The Best Old Movies on a Big Screen This Week: NYC Repertory Cinema Picks, June 8-14
The Conformist (1970)
Directed by Bernardo Bertolucci
As a child, the duplicitous Marcello Clerici (a chiseled Jean-Louis Trintignant) experiences a life-changing sexual incident with a chauffeur named Lino that ends in murder (or so we think), leading him to devote his life (and livelihood) to personifying the status quo. Marcello seeks normality; he later confesses to a priest he has “always lived in sin,” thus reprimanding himself by fitting in. The experience essentially turns Marcello from a radical centrist into a Fascist—as a fedora-wearing adult, he’s a Mussolini supporter whose mantra is country before family.
Taking up with a petit bourgeois wife (a doe-eyed, doll-mouthed Stefania Sandrelli) who has the same disregard for family as he does (dry-humping in the living room, etc.), Marcello turns their would-be honeymoon into a mission to hunt down subversives––namely, his former mentor, Professor Quadri, who has defected to France.

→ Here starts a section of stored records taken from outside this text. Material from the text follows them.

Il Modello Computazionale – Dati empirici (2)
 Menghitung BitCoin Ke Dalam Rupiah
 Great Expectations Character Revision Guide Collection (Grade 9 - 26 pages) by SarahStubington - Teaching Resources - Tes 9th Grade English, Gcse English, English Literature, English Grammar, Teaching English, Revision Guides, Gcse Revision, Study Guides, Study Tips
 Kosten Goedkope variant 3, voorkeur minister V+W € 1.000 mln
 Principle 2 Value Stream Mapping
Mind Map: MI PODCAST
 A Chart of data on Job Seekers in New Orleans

Despite his best efforts, Marcello cannot conform. He quells his innate sexual desires; he stands alone in a room full of people dancing; he physically pursues Lina, Quadri’s wife, though she stands for everything he is against.
Bertolucci presents Alberto Moravia’s tale in a complex flashback structure full of Ophulsian lighting and some borrowed camera movements from Welles. Beginning with Marcello amid blazing red light from a nearby sign, he covers up the naked bottom of his wife in a hotel room (perhaps a nod to Bardot in Le Mepris), and ventures down to the south of France in a car driven by his hitman, Manganiello. Marcello’s repressed and displaced homosexual energy is the highlight of the spontaneous ideas appearing as oneiric, intercut flashbacks. Following a Freudian model of free association, Bertolucci forces Marcello’s reality to juxtapose against his buried childhood and fragmented state of mind, and it’s executed in a stunning, disjointed, noir-like fashion across Paris, Ventimiglia, and Rome. Franco Arcalli’s editing is as pertinent and violent as the flashbacks themselves—full of split screens and mixed emotions showcasing each character’s reprehensible behavior. Bertolucci himself admitted that without Arcalli, the film could not have been made.
In this pinnacle of modernist cinema, which paved the way for his 70s contemporaries like Coppola and Spielberg, Bertolucci creates nearly two hours of psychologically bewitching and aesthetically perfect film. Samantha Vacca (June 14, 4:30pm, 7pm, 9:30pm at BAM’s “Around the World in Five Restorations”)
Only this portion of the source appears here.